The Jáchal River is a river in the province of San Juan, Argentina. It is part of the Desaguadero River basin, and one of the most important permanent watercourses in the province, with an average flow of 9 m3/s. It is born from the confluence of the Río de la Palca and the Blanco River, in the northwest of San Juan. The name has three possible meanings in the native Cacana language: "River of the groves", "land of metals" or "dragged stones", the latter being the most favoured by linguists.

== Course ==
From its origin, the Jáchal flows south for 75 km, up to a ravine in the pre-Andean range, in a place called Cuesta del Viento. There, it turns eastward towards the city of San José de Jáchal, flowing for 40 km along a steep gorge.
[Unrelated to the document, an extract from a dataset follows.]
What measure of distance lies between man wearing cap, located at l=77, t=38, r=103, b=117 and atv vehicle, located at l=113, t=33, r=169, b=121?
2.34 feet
Upon reaching Jáchal, the river turns south again for 40 km, and then northeast-southeast, passing by the towns of Tucunuco and Mogna. It then flows 100 km and empties into the upper Desaguadero River (here known as Bermejo).

The Jáchal River is fed primarily by snow thaw, rainfall being only a minor contribution in this semi-arid region. Its drainage basin covers an area of 34232 km2, or around 23000 km2 if considered up to Cuesta del Viento.

The river is dammed in two points:
- The Cuesta del Viento Dam, 40 km from Jáchal, has a maximum volume of 136 e6m3. It is used to regulate and direct the flow for irrigation, and long-delayed works are in progress to finish a hydroelectric power station.
- The Salto de la Loma hydroelectric plant, 4 km northwest of Jáchal, employs a 40 m high fall and has an installed power of about 1,200 kW.

==Environmental issues==
The Jáchal is the most important natural source of water for domestic, agricultural and industrial use in its valley, but the quality of its waters is not considered good in normal conditions, due to a high mineralization, especially salts and boron content. The latter has been found in concentrations of 2.8 parts per million (0.7 ppm are considered the upper limit for sensitive crops such as grapes).

In the early 2000s, Barrick Gold Corporation, a Canadian enterprise and the largest gold-mining corporation in the world, started a gold extraction project in the San Juan Andean ranges. Residents of San Juan protested against the project, claiming that the cyanide process will pollute the upper courses of the Jáchal and San Juan rivers. In an interview in February 2006, the governor of San Juan, José Luis Gioja, denied the possibility of such damage.

In 2015, Barrick Gold Corporation admitted that 224,000 liters of "cyanide solution" had spilled into the Jáchal and four other nearby rivers due to what they described as "a faulty valve". While Barrick Gold Corporation and the San Juan Mining Chamber insisted that the spill posed "no threat" to the area's population, the provincial government advised that residents only drink bottled water until further notice.